Unfortunately, but importantly, this report by Grobman et al concludes that hospital characteristics and practices do not seem to account for variations in quality across settings. Differences in patient populations do seem to matter, accounting for 20-40% of the differences in quality outcomes. Furthermore, common care processes are associated with differences in adverse outcome risks, but differences in common practices between hospitals do not seem to explain the differences in outcomes between them.

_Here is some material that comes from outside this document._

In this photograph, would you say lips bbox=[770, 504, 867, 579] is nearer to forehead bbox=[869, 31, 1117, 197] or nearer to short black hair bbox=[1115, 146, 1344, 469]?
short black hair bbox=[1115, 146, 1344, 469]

This is very valuable information, but the information should be wielded carefully because though this is a huge and heterogeneous study, it is still limited in scope in the outcomes and processes it measures. The adverse outcomes chosen for study included venous thromboembolism, postpartum hemorrhage, peripartum infection, severe perineal laceration, and a composite neonatal adverse outcome. This is a rather limited set of outcomes, especially because thromboembolic events were too few to include in the modeling. Further, there are numerous care practices that the researchers do not account for. For instance, they did not assess for which hospitals had comprehensive protocols for certain high-risk practices and procedures, such as oxytocin administration, induction techniques, or preeclampsia management.

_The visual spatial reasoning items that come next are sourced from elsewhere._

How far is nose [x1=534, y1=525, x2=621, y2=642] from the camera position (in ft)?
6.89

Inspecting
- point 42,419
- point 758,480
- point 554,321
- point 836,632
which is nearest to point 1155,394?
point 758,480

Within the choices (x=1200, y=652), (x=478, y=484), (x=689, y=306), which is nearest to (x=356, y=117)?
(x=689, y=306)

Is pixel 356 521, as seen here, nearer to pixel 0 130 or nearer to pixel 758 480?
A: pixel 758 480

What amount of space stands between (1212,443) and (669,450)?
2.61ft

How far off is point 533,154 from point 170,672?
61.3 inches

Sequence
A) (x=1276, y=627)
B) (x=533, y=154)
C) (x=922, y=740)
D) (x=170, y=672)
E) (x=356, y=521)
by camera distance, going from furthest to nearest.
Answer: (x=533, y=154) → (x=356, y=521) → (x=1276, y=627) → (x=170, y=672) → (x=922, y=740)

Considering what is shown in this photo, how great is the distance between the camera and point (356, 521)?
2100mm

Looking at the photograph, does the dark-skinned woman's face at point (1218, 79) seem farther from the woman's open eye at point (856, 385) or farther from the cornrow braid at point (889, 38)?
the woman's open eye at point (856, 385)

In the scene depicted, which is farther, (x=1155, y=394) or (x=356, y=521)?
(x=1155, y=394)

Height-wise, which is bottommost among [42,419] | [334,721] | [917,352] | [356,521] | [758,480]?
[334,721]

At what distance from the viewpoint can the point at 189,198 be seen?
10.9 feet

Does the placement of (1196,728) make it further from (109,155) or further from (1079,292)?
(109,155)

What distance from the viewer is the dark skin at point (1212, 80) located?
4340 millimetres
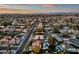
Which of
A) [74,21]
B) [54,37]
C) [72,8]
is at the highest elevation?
[72,8]

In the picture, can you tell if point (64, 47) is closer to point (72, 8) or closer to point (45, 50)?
point (45, 50)

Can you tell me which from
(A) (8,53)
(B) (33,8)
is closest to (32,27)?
(B) (33,8)
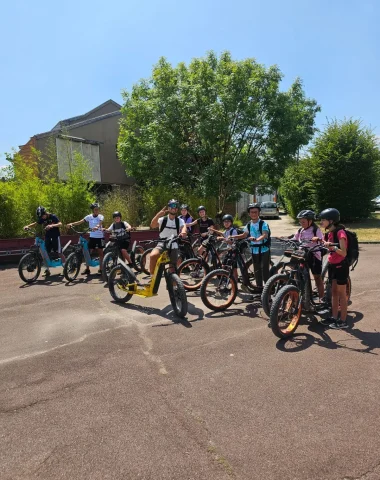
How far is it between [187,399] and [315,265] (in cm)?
322

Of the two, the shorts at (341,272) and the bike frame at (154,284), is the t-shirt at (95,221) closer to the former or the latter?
the bike frame at (154,284)

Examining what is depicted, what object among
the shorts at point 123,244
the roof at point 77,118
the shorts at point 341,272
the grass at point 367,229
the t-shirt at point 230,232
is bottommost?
the grass at point 367,229

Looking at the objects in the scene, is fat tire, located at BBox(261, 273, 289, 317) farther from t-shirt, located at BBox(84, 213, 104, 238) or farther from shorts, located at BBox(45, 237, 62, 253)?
shorts, located at BBox(45, 237, 62, 253)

In addition, they do not measure some nonclinical practices and processes that have been shown to correlate with improved practice environments, such as simulation programs or team-training programs. The presence of a detailed chain-of-command, mandatory electronic fetal monitoring certification of employees, or hospital Magnet certification could contribute to differentials in care given. Differences in any of these factors could potentially account for some of the variation across hospitals.
The authors’ summarization of the point of all of this, in the discussion, is very important: if we are going to measure and report care processes, we better know that improvement in these processes has a significant impact on outcomes, so that we are not just measuring for measurement sake. Although it may make logical sense to adhere to evidence-based standards, it may not be completely fair to hold providers and hospitals to certain standards if those standards are not responsible for the variations in quality our patients might see and experience. A recent study by Clark et al demonstrates this from another angle. This review of over 100,000 deliveries validated the Joint Commission Perinatal Core Measure for counting elective deliveries before 39 weeks (“PC-01”), but also pointed out that up to 60% of labor units would report rates out of compliance (>5% nonmedically indicated deliveries from 37 0/7 to 38 6/7) because of low numbers of cases in the denominator, even when reporting quarterly data, as a result of strict inclusion/exclusion criteria. The results of studies like these demonstrate that we have much work ahead of us to validate and improve our quality measuring and reporting. For all of us interested in quality, this means hopping on our motorcycles and getting back on the road.